Supreme Court Sides with Idaho, Blocks Medicaid Lawsuits
On Tuesday, the Supreme Court issued a ruling in Armstrong v. Exceptional Child Center, holding that Medicaid providers cannot sue states to increase reimbursement rates.
In a 5-4 decision that broke along non-ideological lines, the Court ruled that health care providers serving Idaho Medicaid patients could not ask federal courts to force the Gem State to implement reimbursement rate increases negotiated with the federal government. Instead, the court held, such complaints should be addressed by the U.S. Department of Health and Human Services.

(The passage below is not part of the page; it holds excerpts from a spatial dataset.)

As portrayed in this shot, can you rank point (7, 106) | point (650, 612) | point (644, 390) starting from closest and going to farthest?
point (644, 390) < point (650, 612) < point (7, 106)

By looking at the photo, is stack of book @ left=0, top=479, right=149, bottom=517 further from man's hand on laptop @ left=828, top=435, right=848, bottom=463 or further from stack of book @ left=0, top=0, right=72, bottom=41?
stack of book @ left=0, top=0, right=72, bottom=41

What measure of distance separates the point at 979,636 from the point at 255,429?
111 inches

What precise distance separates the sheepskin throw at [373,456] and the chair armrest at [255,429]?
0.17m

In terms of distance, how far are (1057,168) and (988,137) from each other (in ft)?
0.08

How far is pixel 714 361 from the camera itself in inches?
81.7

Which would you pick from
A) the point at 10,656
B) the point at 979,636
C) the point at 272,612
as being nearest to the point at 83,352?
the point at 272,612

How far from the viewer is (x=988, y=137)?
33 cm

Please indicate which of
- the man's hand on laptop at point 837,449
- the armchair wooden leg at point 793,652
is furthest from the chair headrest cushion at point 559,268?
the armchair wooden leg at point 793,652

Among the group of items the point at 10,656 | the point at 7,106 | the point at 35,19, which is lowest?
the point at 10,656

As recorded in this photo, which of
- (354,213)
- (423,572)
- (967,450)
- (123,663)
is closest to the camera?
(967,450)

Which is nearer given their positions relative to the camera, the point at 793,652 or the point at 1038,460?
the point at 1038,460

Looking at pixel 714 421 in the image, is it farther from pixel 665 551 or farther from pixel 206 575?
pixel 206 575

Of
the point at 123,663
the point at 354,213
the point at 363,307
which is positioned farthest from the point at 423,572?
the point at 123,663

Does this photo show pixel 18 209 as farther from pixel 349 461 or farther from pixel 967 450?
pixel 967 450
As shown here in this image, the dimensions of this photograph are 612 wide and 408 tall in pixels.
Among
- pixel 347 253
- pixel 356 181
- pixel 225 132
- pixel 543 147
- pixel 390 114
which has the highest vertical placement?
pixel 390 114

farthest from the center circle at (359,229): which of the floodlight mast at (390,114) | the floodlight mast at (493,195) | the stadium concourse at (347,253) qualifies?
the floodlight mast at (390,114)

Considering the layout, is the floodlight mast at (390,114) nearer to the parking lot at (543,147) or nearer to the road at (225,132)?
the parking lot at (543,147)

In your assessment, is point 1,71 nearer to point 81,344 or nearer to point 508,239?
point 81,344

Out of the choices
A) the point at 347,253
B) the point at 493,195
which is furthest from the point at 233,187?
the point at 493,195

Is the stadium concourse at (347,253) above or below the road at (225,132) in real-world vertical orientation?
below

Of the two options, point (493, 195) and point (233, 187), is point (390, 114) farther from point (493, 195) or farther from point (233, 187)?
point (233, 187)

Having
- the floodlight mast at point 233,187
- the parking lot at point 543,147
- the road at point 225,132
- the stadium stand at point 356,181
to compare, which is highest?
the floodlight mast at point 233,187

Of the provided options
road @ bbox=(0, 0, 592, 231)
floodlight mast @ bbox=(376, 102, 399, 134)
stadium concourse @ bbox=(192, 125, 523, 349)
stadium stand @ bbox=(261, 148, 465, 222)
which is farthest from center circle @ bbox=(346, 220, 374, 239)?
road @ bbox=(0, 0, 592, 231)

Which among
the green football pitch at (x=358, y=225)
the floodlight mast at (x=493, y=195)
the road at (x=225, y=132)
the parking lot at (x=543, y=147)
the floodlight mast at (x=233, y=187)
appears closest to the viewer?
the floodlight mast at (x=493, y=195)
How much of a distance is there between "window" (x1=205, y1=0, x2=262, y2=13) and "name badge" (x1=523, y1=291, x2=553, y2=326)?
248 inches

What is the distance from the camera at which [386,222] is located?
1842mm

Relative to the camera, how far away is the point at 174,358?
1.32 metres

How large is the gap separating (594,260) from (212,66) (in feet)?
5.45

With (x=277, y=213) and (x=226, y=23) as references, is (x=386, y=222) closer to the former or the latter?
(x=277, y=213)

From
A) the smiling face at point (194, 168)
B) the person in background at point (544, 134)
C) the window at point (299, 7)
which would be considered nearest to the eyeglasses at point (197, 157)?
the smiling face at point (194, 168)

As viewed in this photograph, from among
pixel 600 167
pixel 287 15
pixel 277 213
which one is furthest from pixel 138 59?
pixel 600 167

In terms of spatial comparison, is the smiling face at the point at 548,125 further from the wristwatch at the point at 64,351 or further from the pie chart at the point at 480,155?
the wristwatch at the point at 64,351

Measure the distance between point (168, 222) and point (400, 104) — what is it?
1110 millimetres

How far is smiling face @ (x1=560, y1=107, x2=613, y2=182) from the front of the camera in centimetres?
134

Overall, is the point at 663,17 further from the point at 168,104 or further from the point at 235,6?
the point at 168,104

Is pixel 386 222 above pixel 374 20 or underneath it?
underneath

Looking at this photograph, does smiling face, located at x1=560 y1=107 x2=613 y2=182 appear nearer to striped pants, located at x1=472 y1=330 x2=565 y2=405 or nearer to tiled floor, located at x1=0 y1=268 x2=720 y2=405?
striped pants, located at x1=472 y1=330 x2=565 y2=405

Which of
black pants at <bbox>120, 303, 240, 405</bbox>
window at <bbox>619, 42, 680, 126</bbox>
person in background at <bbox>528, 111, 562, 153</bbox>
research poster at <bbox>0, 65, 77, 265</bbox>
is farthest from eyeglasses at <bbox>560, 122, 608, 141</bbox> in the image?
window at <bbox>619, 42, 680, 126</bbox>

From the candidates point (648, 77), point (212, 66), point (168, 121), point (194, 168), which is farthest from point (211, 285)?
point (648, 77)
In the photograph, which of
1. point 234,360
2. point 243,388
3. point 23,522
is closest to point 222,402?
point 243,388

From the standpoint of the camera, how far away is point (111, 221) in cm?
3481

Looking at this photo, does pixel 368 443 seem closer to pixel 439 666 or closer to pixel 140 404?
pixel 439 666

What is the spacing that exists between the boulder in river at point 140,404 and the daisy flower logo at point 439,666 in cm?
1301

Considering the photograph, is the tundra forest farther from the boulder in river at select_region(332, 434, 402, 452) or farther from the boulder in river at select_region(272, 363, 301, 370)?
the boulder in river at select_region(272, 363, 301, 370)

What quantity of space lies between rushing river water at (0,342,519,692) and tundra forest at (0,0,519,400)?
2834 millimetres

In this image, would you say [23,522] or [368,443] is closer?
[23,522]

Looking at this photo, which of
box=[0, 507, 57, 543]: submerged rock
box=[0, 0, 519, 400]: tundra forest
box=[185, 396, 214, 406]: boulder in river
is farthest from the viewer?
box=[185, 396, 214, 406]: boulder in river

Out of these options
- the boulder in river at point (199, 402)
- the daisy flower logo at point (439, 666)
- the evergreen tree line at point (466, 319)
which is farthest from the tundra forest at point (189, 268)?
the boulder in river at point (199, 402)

Writing on behalf of the majority, Justice Antonin Scalia reversed a ruling from the Ninth Circuit Court of Appeals, holding that while the Supremacy Clause instructs courts to give priority to federal law, it does not provide the ability to sue the state.
Some contend that as a result of the ruling, and without fear of costly lawsuits, many states facing tight budgetary constraints may be more likely to reduce Medicaid provider payments. For example, a 2011 law to cut Medicaid reimbursement fees in the California was blocked by the courts, though subsequently allowed after further litigation. According to California Attorney General Kamala Harris, similar legal complications have cost the state over $1.5 billion since 2008.
Now that the high court has established that Medicaid providers cannot sue states for increased reimbursement, other states may follow suit.
“Health care advocates acknowledged the decision will tilt the legal landscape in future disputes against the industry,” wrote David Siders for The Sacramento Bee. “Exactly how much is unclear.”